Why ICC is a political tool

Editor, RE: “President Bashir to visit Uganda for talks on S. Sudan crisis” (The New Times, August 10).

Thursday, August 13, 2015

Editor,

RE: "President Bashir to visit Uganda for talks on S. Sudan crisis” (The New Times, August 10).

African states need to make it very clear that we shall no longer collaborate in our re-colonisation by recognising the legitimacy of a ‘court’ under the sway of those who finance it and set its agenda, which is less about justice and more a tool of control of the politics of African states through lawfare.

The fact that three permanent members of the UN Security Council who refuse to recognise the ICC where their own nationals are concerned, but can consign Africans to it for trial is sufficiently telling about the political nature of this ‘court’.

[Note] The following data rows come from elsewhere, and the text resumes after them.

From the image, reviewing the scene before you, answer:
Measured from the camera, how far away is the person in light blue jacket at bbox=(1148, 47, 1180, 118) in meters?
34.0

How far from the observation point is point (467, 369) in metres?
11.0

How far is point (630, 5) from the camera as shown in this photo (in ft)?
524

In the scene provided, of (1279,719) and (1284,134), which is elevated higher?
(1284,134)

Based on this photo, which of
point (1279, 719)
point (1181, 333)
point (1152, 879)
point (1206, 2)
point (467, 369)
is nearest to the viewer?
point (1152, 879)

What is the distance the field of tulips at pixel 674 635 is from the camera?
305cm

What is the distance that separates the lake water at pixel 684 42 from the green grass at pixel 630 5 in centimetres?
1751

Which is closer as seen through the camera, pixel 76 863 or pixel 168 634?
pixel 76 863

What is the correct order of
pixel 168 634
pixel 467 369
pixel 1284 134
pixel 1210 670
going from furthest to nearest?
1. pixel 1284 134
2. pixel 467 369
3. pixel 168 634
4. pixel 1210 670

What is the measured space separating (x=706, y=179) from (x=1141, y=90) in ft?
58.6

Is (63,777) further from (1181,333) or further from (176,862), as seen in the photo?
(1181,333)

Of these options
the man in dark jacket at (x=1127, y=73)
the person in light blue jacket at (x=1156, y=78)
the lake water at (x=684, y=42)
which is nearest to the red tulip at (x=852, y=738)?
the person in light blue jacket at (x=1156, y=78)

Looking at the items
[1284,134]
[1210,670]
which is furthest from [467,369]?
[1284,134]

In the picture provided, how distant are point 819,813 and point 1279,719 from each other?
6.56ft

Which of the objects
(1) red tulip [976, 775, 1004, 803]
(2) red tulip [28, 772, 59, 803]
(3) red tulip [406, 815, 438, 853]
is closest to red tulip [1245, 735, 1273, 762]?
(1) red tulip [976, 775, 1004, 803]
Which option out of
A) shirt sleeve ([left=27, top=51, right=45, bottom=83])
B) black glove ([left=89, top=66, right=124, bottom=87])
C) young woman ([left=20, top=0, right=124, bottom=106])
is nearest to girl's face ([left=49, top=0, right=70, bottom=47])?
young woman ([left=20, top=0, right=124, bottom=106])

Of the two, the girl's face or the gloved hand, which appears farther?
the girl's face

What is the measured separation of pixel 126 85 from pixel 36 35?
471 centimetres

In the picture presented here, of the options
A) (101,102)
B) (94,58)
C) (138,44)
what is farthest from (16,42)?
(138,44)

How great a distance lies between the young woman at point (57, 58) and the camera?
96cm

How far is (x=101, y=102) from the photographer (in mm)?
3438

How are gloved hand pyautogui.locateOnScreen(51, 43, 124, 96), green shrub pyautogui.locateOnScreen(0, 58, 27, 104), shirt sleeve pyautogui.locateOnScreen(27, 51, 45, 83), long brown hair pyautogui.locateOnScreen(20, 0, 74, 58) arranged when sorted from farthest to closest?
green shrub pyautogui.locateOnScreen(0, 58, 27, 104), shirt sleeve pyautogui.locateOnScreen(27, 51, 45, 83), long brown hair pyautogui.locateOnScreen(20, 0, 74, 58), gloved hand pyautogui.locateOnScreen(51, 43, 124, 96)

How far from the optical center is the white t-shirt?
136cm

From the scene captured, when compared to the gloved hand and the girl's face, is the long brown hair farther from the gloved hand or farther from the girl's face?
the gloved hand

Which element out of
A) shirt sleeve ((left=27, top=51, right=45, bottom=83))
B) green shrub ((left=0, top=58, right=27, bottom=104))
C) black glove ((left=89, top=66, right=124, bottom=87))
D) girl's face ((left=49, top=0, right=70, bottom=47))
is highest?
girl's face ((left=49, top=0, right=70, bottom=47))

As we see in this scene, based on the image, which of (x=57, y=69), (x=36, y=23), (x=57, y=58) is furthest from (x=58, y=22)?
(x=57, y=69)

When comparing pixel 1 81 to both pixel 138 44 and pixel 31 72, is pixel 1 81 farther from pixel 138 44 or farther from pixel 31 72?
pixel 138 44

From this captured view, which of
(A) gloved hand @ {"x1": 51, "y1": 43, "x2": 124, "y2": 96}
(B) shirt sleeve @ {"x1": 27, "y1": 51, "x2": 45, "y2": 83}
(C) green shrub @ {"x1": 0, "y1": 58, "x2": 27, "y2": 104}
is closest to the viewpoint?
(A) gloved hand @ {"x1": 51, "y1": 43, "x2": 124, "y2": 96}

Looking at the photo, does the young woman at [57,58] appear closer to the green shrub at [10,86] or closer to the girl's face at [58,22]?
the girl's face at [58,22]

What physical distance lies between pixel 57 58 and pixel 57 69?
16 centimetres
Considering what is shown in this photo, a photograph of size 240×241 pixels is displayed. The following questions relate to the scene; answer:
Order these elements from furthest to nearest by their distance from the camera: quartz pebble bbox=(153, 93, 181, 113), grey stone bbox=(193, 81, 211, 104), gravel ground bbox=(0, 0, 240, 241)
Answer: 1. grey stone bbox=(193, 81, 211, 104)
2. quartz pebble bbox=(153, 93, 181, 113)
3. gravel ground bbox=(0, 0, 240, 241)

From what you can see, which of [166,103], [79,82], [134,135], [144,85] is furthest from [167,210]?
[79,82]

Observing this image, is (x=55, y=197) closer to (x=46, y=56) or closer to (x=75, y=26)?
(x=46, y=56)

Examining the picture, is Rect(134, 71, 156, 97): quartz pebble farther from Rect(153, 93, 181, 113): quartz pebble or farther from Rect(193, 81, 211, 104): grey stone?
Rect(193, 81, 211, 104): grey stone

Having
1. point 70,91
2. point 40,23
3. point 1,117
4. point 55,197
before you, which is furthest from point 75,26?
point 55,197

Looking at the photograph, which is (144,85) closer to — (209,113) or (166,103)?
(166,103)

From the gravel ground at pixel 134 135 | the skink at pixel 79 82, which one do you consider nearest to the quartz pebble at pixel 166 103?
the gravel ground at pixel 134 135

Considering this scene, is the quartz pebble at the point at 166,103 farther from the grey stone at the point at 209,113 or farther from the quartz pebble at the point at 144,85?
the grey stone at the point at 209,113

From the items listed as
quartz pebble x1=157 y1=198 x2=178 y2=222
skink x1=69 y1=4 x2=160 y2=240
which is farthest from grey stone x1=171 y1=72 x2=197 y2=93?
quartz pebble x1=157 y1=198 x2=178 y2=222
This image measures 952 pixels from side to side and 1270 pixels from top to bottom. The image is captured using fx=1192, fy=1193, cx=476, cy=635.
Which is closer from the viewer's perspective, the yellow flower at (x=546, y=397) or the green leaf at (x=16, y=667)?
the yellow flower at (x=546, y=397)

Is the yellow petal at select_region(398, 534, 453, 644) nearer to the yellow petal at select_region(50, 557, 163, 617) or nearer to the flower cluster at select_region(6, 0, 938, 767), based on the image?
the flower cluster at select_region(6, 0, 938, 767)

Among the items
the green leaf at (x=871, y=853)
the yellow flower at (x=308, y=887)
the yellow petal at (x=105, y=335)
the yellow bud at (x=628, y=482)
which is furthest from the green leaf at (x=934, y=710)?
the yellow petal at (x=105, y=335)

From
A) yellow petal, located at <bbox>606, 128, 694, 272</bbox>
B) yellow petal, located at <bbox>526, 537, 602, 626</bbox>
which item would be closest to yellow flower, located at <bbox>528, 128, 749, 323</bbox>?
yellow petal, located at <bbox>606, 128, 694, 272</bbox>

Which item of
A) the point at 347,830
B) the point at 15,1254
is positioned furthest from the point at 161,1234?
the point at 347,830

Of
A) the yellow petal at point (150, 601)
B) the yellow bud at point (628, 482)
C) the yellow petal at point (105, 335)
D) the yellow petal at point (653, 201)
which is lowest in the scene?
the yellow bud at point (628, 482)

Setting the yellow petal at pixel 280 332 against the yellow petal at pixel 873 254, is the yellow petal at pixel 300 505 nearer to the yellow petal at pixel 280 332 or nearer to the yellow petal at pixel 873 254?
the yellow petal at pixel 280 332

Which is not to say that I support President Bashir; I don’t. But neither do I accept that the ICC has any shred of legitimacy to judge him; or Jean-Pierre Bemba, or Bernard Ntaganda, or Laurent Gbagbo, and many other Africans that have been consigned to its gallows.

Why doesn’t the ICC, for instance, arrest the self-confessed killers of Patrice E. Lumumba whose country has up to know refused to initiate any action against them, despite those confessions? Or the French accomplices in the 1994 Genocide against the Tutsi in Rwanda, when, clearly, their government similarly has no intention of ever bringing them to trial for a crime humanity has designated as the most heinous?